Quand le country capote

Dès son curieux titre – Yé-Yi-You-Ya (Monsieur Fauteux, m’entendez-vous?/DAME), dès les premières paroles qui nous en arrivent («Il me pousse des nageoires/Je sens monter en moi le dérisoire»), on constate avec soulagement que le nouvel album de Frank Martel n’a rien sacrifié de la folie qui animait l’intrigant Sautons ce repas du midi, paru il y a deux ans.

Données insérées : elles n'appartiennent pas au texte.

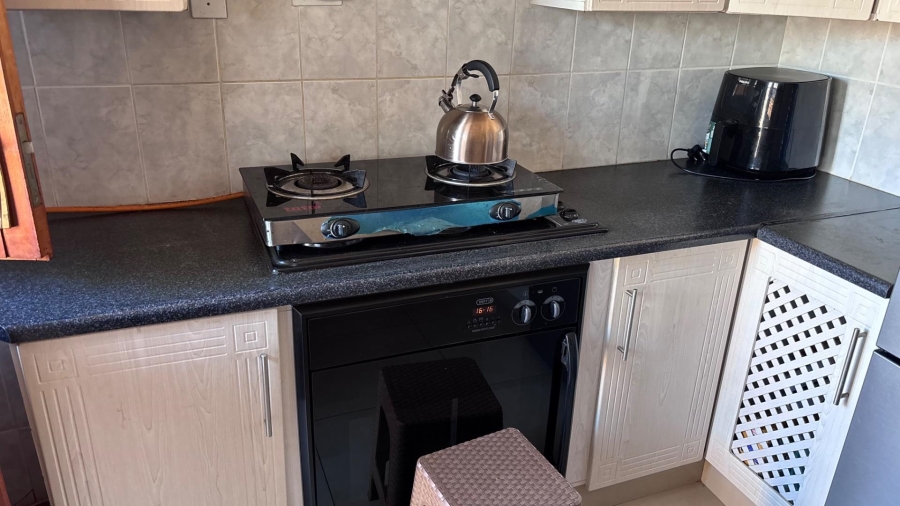 1 Bedroom Property for Sale in Soshanguve F Gauteng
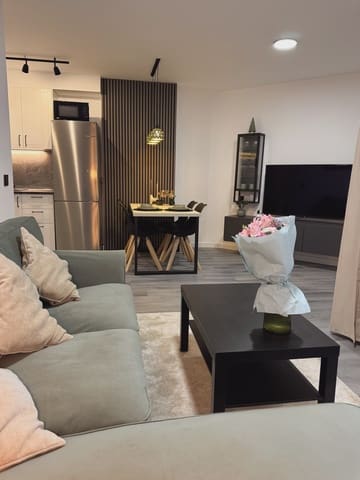 2 sovrum Lägenhet till salu i Avenida Habaneras - Curva de Palangre, Torrevieja - 190 000 € (Ref: 10076903)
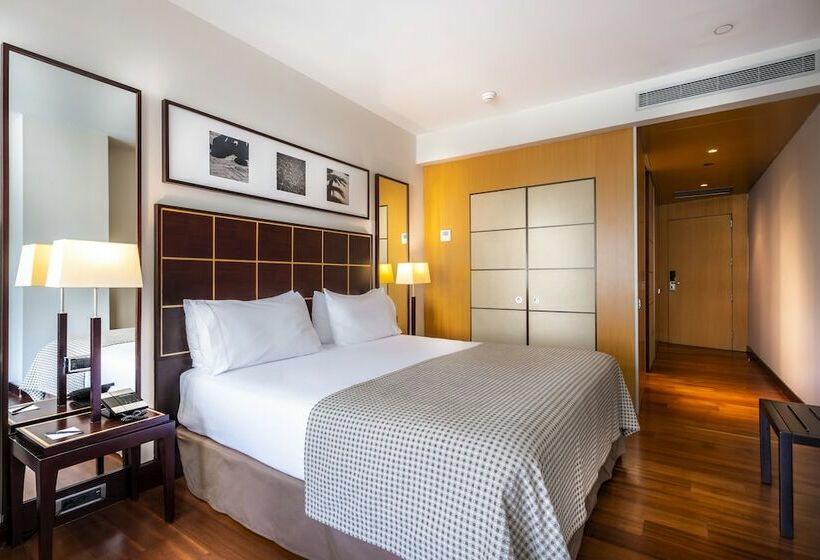 اتاق پرمیوم, Eurostars Grand Marina Hotel Gl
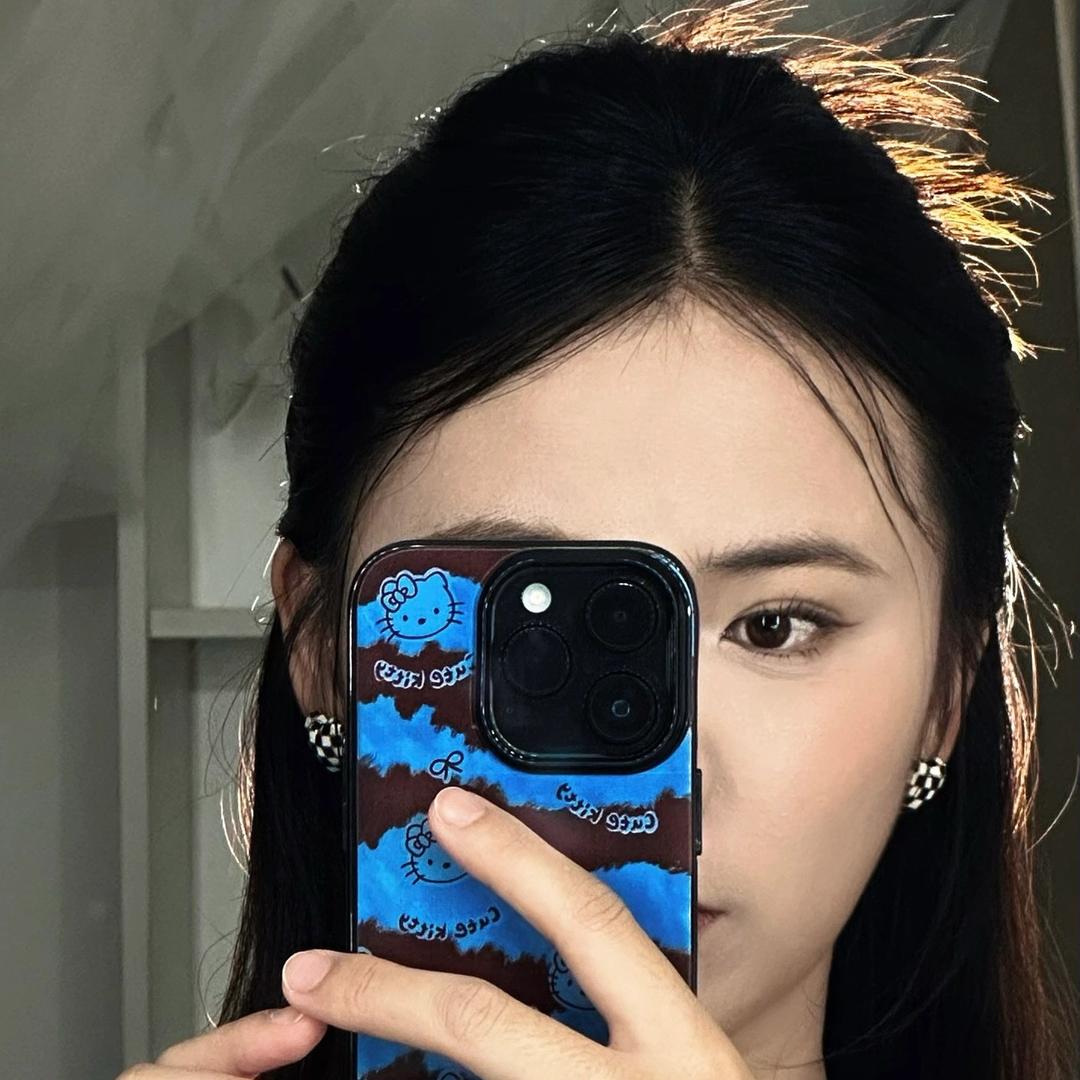 梨涡@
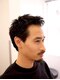 パストアンドニュー(past and new)の写真/ON/OFFを自在に操る大人カジュアル。骨格を見極めるカットで、伸びても崩れない再現性を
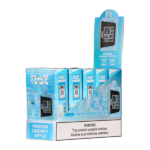 Frozen Cherry Apple RAZ LTX 25000 - Image 3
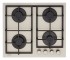 Газова поверхня ELEYUS VITA 60 BG C 8412 8412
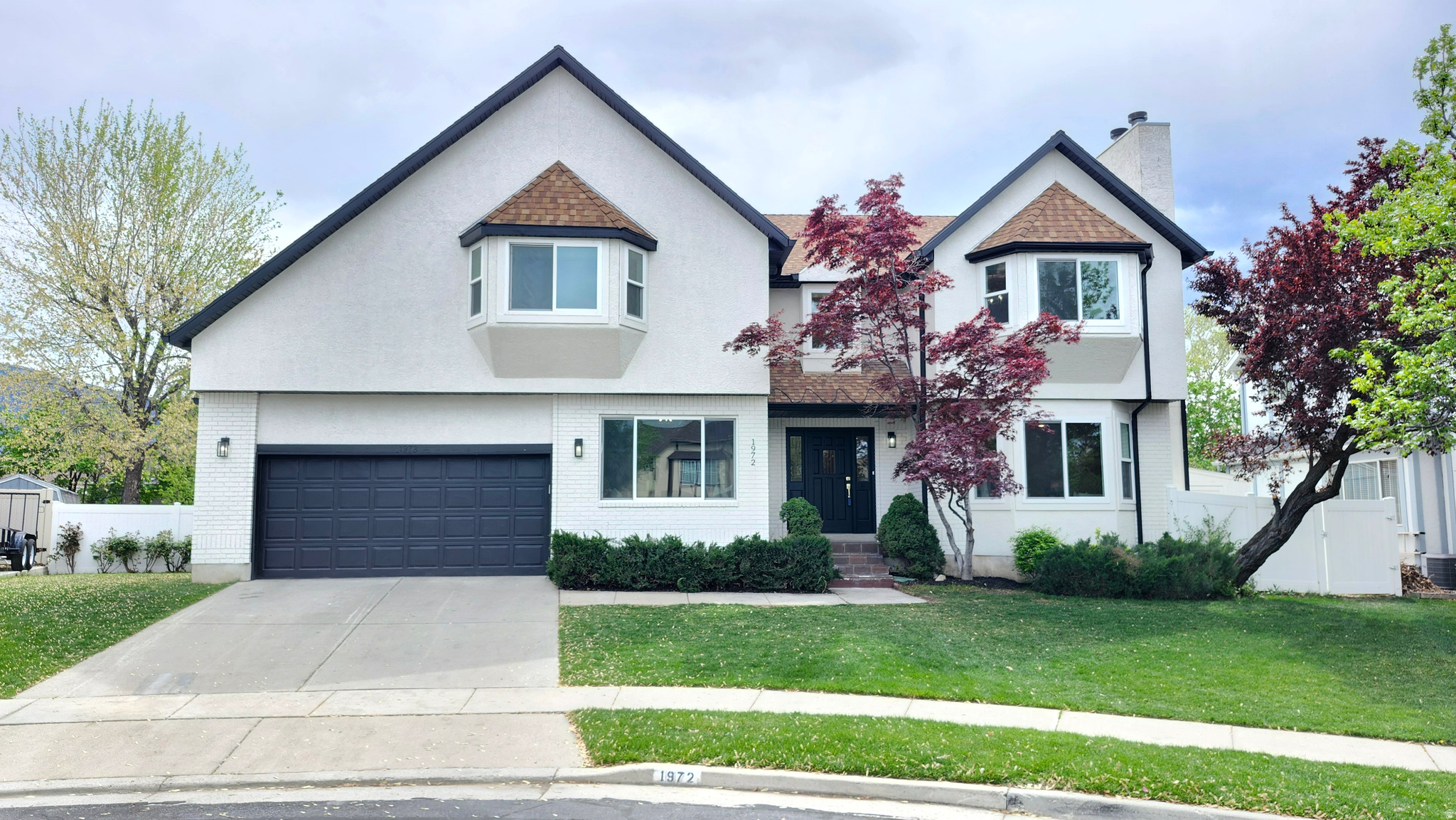 MEADOWS - Residential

On y retrouve ce même rapport absurde et jouissif avec la langue, cette même manipulation simultanée du son et du sens des mots. Martel se positionne d’emblée «à l’avant-garde du western», une autre façon de dire qu’il prend les traits dominants de l’idiome (le twang des guitares et la naïveté du langage, en particulier) et les subvertit à son approche parfaitement débridée. Ceux qui savent lire – et écouter – entre les lignes y trouveront bonheur et peut-être même sagesse, à condition d’accepter aussi les nombreuses fausses notes que Martel revendique fièrement, comme s’il s’agissait d’un ingrédient essentiel de sa recette.

Si vous vous êtes toujours demandé ce que Salvador Dali aurait fait s’il s’était adonné aux plaisirs du hurtin’ song, vous tenez ici la réponse.